A construção da Física envolve, juntamente com a matemática e a geometria, não só o recurso à experiência cotidiana, como também a construção de experimentos, como pode ser constatado por meio da leitura das três últimas partes dos Principes3: à medida que o conhecimento vai se ampliando, o recurso a experimentos vai ganhando espaço. Essa mescla entre o que os comentadores chamam de “ideal matemático-dedutivo” da ciência cartesiana4 e o recurso a

outros dados não mais provenientes do entendimento puro pode ser detectada desde o texto das Regulæ: texto em que Descartes refere-se à importância das observações para a ciência. De fato, o enunciado da regra XII remete à necessidade de se valer do entendimento auxiliado pela imaginação, pelos sentidos e pela memória. Essa mescla parece indicar que aquele “ideal” fica restrito a um campo do conhecimento que não necessita de evidências observacionais em sua composição, e não deve, portanto, ser generalizado a todo o conhecimento, como é o caso da Física, por exemplo, à medida que se reporta a casos particulares5. A recomendação da regra XII, no que diz respeito à Física e às suas aplicações, que se voltam para a vida, é respeitada por Descartes em todos os seus textos que contêm referência à medicina.

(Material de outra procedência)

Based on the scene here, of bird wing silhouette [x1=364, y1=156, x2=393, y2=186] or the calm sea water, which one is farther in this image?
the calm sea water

A medicina, enquanto ciência do composto, não pode ser submetida a uma matematização que se mostra adequada no campo dos conhecimentos que dependem somente do entendimento. Se é verdade que as ciências do composto, tal como Descartes menciona na Meditação Primeira, e dentre as quais encontra-se a Medicina, apresentam como fundamento comum proporções e relações entre os objetos por elas estudados, deve também ser considerado que elas não se reduzem a essa matematização, uma vez que envolvem outras informações, de

3 A leitura dos Essays também fornece exemplos nesse sentido. 4 Cf. GUÉROULT, 1968, t.II.

5 Confira as partes V e VI do Discours: à medida que passam a tratar da Física, recorrem a exemplos tirados da experiência ordinária e a experimentos, ou seja, essas partes indicam que as explicações da Física, exceto seus princípios básicos, não podem ser reduzidas àquele “ideal”.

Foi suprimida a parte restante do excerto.